Saved entries
____

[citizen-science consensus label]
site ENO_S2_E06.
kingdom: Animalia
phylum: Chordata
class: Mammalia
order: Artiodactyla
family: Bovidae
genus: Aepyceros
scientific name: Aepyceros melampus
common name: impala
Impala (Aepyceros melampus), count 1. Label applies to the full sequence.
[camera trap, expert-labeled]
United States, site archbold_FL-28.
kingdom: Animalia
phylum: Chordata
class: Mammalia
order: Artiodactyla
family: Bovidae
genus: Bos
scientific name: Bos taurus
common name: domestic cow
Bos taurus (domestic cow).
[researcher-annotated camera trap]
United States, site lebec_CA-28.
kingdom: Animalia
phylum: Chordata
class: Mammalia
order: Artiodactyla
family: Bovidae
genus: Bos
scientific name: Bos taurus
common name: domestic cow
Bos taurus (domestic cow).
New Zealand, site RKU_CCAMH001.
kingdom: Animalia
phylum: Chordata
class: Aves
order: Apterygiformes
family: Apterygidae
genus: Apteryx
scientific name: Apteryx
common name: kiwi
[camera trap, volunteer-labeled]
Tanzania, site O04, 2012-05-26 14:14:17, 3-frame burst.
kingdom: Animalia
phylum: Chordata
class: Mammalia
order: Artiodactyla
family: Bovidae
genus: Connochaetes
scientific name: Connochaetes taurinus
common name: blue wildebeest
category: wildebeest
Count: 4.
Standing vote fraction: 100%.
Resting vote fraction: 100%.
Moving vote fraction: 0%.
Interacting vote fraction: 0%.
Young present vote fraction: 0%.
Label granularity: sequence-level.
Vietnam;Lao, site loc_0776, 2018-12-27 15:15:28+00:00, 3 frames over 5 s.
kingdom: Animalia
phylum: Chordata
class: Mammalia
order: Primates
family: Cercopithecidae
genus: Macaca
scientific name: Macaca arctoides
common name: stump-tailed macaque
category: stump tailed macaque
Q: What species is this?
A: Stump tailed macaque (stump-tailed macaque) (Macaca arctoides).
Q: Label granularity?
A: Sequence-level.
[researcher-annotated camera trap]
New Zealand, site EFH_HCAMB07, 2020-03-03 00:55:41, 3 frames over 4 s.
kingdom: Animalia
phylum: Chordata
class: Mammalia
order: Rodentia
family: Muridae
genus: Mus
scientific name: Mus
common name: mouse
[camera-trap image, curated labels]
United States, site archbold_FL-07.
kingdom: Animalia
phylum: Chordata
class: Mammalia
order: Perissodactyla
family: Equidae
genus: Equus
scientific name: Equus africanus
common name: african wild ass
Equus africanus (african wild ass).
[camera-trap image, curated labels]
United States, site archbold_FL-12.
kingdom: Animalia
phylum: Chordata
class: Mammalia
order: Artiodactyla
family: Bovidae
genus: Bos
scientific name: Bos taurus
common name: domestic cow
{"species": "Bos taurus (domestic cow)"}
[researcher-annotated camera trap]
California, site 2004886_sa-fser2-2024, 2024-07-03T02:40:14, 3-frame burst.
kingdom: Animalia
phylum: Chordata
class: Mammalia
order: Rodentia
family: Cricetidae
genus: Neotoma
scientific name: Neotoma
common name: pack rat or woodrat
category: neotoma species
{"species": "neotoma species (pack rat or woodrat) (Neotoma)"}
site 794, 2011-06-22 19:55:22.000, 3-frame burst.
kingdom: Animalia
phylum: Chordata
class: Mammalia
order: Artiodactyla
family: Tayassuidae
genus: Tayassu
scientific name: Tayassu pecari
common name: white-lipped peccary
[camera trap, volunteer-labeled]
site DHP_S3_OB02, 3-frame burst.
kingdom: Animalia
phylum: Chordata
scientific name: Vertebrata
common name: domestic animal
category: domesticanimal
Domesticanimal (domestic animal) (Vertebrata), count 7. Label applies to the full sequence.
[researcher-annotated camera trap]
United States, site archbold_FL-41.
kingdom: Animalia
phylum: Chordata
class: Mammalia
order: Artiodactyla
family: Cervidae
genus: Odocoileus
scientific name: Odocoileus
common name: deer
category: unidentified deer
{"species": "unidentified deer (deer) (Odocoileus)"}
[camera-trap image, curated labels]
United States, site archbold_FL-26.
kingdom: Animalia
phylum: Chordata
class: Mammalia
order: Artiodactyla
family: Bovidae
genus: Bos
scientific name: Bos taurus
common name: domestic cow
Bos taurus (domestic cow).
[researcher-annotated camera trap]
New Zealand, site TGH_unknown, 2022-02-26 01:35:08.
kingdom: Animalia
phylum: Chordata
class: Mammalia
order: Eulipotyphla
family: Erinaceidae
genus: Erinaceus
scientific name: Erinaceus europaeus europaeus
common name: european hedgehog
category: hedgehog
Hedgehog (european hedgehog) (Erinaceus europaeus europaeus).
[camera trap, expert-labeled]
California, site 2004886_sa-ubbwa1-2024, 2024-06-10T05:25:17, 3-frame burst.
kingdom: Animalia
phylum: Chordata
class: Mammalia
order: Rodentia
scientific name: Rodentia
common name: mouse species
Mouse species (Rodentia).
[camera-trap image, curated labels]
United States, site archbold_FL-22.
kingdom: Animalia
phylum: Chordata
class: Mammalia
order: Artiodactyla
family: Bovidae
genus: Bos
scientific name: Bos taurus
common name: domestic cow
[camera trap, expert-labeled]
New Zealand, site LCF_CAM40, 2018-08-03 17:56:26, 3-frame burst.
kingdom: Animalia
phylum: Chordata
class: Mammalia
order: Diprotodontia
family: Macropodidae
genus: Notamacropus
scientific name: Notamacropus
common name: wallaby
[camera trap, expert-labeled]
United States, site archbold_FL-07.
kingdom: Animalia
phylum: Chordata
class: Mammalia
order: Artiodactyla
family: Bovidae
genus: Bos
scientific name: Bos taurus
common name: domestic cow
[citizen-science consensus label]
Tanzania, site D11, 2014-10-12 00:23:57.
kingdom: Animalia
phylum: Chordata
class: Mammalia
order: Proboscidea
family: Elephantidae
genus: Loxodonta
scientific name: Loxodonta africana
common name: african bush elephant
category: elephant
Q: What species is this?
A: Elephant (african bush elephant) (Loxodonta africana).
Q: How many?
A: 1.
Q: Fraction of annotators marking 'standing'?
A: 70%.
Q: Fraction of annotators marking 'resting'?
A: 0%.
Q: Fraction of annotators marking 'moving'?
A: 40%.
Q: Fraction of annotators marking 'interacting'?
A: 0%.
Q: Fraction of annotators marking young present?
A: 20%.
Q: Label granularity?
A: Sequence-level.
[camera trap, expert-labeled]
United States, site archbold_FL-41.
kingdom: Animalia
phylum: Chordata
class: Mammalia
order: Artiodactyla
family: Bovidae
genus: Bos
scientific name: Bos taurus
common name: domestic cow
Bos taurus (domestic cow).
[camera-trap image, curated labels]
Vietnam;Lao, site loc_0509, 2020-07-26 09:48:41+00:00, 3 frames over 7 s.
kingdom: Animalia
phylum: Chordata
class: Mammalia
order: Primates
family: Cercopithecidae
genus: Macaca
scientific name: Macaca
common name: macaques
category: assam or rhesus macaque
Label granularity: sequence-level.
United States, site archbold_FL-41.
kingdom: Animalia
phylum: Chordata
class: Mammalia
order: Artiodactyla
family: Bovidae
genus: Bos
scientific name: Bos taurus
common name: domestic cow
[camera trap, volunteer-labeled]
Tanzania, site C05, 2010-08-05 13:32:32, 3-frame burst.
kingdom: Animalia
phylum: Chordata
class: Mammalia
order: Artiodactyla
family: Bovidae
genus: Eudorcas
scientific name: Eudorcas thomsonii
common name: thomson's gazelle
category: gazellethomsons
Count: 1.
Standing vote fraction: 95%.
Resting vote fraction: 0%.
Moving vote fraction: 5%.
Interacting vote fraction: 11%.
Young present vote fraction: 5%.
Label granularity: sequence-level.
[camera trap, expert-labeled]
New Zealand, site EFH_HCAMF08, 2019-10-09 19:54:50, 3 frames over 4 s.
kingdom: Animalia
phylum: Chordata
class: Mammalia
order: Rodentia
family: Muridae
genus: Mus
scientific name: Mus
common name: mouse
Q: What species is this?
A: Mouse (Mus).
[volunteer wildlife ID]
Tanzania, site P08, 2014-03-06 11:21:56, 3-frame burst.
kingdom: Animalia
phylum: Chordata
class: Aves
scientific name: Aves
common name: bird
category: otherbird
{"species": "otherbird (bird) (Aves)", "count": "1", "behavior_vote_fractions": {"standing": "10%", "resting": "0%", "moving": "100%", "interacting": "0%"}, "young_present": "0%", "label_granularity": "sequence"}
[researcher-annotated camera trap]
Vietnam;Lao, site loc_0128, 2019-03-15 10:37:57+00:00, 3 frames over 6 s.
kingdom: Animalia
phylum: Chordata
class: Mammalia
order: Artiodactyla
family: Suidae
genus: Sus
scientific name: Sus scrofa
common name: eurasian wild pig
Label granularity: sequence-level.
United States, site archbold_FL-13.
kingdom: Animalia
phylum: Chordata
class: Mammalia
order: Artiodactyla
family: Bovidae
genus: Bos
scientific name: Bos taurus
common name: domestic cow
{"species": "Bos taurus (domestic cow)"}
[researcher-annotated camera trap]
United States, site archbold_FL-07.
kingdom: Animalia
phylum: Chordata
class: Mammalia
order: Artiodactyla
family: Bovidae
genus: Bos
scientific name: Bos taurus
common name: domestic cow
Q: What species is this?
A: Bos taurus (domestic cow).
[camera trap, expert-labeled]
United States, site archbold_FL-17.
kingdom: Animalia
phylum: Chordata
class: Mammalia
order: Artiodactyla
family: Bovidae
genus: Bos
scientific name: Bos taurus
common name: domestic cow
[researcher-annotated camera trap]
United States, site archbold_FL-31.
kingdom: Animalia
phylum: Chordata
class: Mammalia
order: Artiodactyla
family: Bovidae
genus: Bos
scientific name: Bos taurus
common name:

____

WHAT YOU SHOULD DO
Among the records above, a stretch begins at the line containing "Q: Fraction of annotators marking 'standing'?" and ends at the line containing "Interacting vote fraction: 11%.". Restate that stretch word for word, and nothing else.

WRITTEN SOLUTION
Q: Fraction of annotators marking 'standing'?
A: 70%.
Q: Fraction of annotators marking 'resting'?
A: 0%.
Q: Fraction of annotators marking 'moving'?
A: 40%.
Q: Fraction of annotators marking 'interacting'?
A: 0%.
Q: Fraction of annotators marking young present?
A: 20%.
Q: Label granularity?
A: Sequence-level.
[camera trap, expert-labeled]
United States, site archbold_FL-41.
kingdom: Animalia
phylum: Chordata
class: Mammalia
order: Artiodactyla
family: Bovidae
genus: Bos
scientific name: Bos taurus
common name: domestic cow
Bos taurus (domestic cow).
[camera-trap image, curated labels]
Vietnam;Lao, site loc_0509, 2020-07-26 09:48:41+00:00, 3 frames over 7 s.
kingdom: Animalia
phylum: Chordata
class: Mammalia
order: Primates
family: Cercopithecidae
genus: Macaca
scientific name: Macaca
common name: macaques
category: assam or rhesus macaque
Label granularity: sequence-level.
United States, site archbold_FL-41.
kingdom: Animalia
phylum: Chordata
class: Mammalia
order: Artiodactyla
family: Bovidae
genus: Bos
scientific name: Bos taurus
common name: domestic cow
[camera trap, volunteer-labeled]
Tanzania, site C05, 2010-08-05 13:32:32, 3-frame burst.
kingdom: Animalia
phylum: Chordata
class: Mammalia
order: Artiodactyla
family: Bovidae
genus: Eudorcas
scientific name: Eudorcas thomsonii
common name: thomson's gazelle
category: gazellethomsons
Count: 1.
Standing vote fraction: 95%.
Resting vote fraction: 0%.
Moving vote fraction: 5%.
Interacting vote fraction: 11%.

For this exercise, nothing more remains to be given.